I come from scraped plastic lunch coolers and dented Stanley thermoses coated in dust from the job site, calloused hands and tape measures hung on one of the remaining belt loops. I come from a jackknife in the pocket and a pair of worn leather work gloves, either for weeding or building or any other job that comes up, because, well, there’s always work to do. I come from seed catalogs, dirt under the fingernails and venison stew.
I come from the pop when the maul splits the log, the yelp of a bird dog in the forest .
I come from bulldozers, excavators, pole barns, hammers, saws, and a bushel of raspberries.
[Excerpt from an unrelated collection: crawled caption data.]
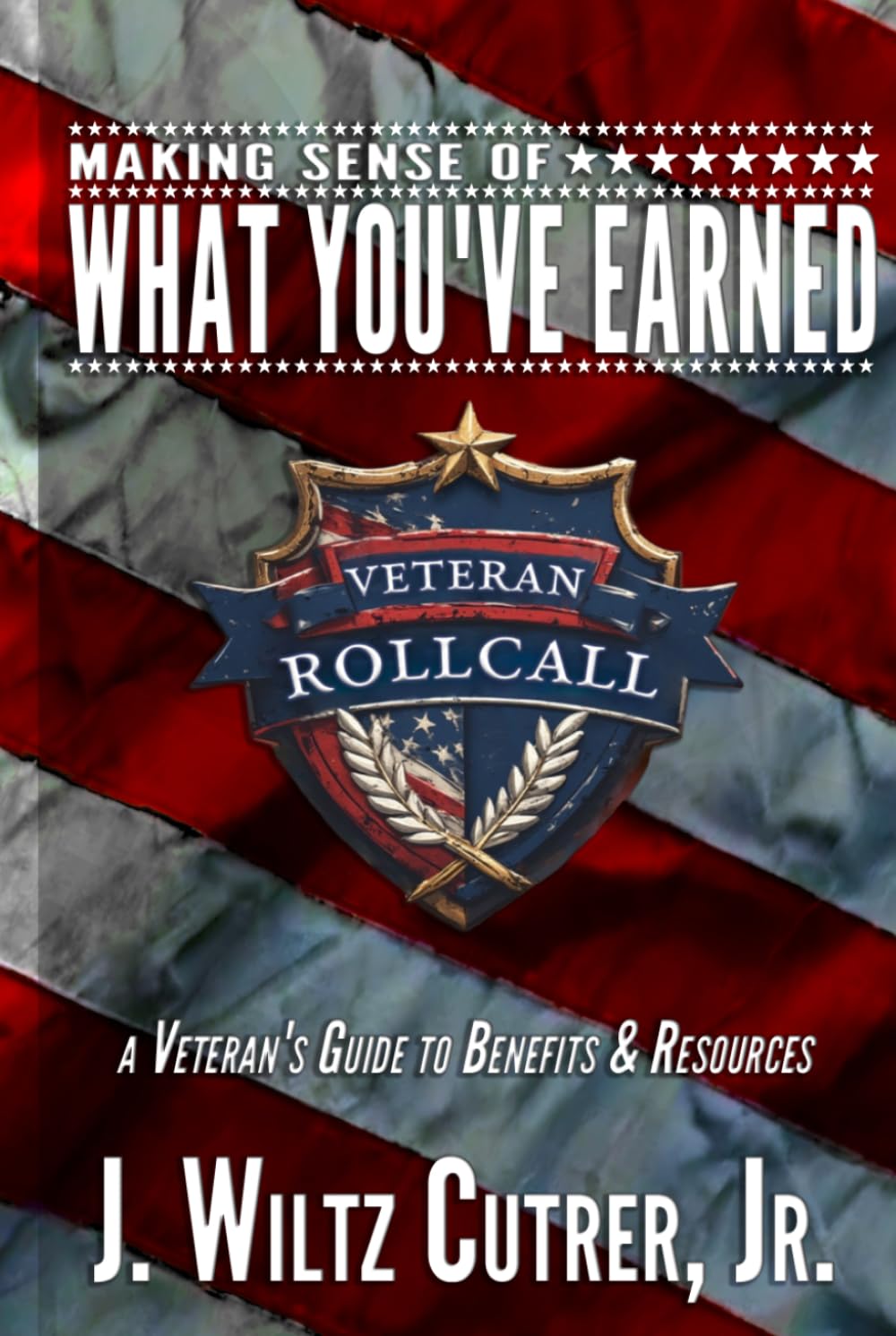 Making Sense of What You've Earned: A Veterans Guide to Benefits & Resources (Veteran Roll Call)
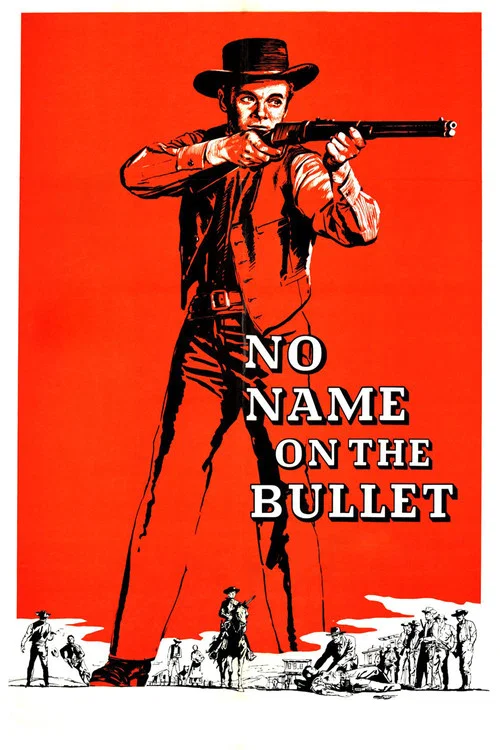 پوستر No Name on the Bullet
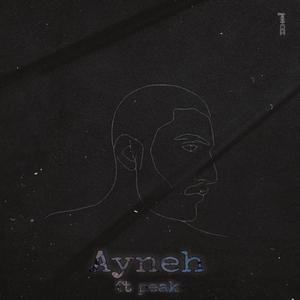Ayneh (feat. Peakhiphop)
I come from pick up trucks, road beers, and freshly oiled shotgun barrels.
I come from knitting needles, the whine of a sewing machine and the hiss of a pressure cooker as each canning jar is lowered into the drink. I come from quilt squares, used cars, and shovels breaking ground.
I come from wild game in the deep freezer, blue Ball jars, clotheslines and miles of farmland.
I come from lakes and old boats and yellow rain jackets my grandmother calls foul weather gear. I come from whitecaps, buoys and fog. I come from work boots, rubber boots, and a pair of nice shoes if we ever go to church. We don’t.
We go skiing instead.
I come from a five dollar allowance on Fridays and a chore list that is pages in length. I come from dog licks, ten speed bikes, and hand me downs.
Where I come from, home is two places: an island in Michigan’s Upper Peninsula and a string of houses in the small towns on the Lake Michigan side of the northern Lower Peninsula. Places I’ve lived when my parents were married and places I’ve lived when they were divorced. With all of those places, the woods were close by with their cover of maple leaves and the lake was just beyond reach.
Where I come from and where I live are two phrases I’m clumsy with. I call Montana home. I call Michigan home. I live in Montana. I was born and raised in Michigan.
Sometimes, I don’t know which place to call home. Home is where the heart is, or at least, that’s what my mother has cross-stitched into fabric and hung on the wall. Where is my heart? Where is my home?
I feel at home in Montana and I made damn sure I’d make it my home, no matter how broken of a heart or how broke on cash. I thought pining for home a thousand miles away, a small town near a big lake, made me a sap. A wuss.
Where I come from independence, self-reliance and strength were also included on that chore list if you inspected close enough.
Can a heart be in two places? I used to think not. I used to think you could only give yourself over to one place. To bury in, dig into the bedrock with bare hands, never mind the cuts, never mind the boulders. All things can be moved, can’t they? You just have to be strong enough, right?
My heart is here, in Montana, where this morning the sun burns red with smoke from wildfires. My heart is here when I gaze up to look at the mountains wondering if the rock will forever hold. My heart is here when I slide through the water, slicing through rapids with a paddle.
And yet. My heart is also in a place surrounded by water, although the amount of water is certainly less so than it used to be. I’m living in a place where the glaciers are less so than they used to be. You can’t deny change whether you live near grizzly bears or Great Lakes.
Where I live now, which is also home, the Levis are worn out, and the knife still rests in the pocket. The chin is still scoured red from the wind and cold. The logs still need to be split and the busyness of work, of labor, of man and machinery still sounds.